Heavy rainfall and flooding have impacted swathes of eastern Africa since July and intensified in October, affecting at least 2.5 million people and causing displacement and loss of property, crops and livestock.
In South Sudan, flooding has devastated large areas of the country since July, affecting an estimated 900,000 people. Of that figure, 420,000 people need urgent humanitarian assistance.
In Ethiopia, an estimated 570,000 people have been affected, including more than 202,000 people displaced, the majority in the Somali region.
In Sudan, about 346,300 people were affected by flooding in July and August, and rains and stagnant water have caused disease outbreaks, including cholera, dengue fever, Rift Valley fever and chikungunya.
In Somalia, the Juba and Shabelle rivers have overflowed, temporarily displacing more than 370,000 people.
In Kenya, riverine and flash floods, mudslides and landslides have affected more than 100,000 people, with Wajir County among those hardest-hit.

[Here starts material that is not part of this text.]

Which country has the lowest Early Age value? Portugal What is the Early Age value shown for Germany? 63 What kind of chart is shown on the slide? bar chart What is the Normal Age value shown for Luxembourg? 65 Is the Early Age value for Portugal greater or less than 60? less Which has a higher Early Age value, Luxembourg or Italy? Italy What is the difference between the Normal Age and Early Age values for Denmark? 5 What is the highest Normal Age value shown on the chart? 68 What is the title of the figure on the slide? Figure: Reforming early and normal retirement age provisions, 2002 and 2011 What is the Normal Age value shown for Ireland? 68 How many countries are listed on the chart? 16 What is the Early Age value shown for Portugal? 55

Uganda has also been affected, while in Tanzania the death toll from floods has reportedly risen to more than 40 people.
Higher-than-usual rainfall is expected to continue in the region throughout November and December, with risk of more floods. In many countries, the floods have compounded other drivers of humanitarian need including recurrent drought, violence and conflict, leaving people’s lives and livelihoods upended.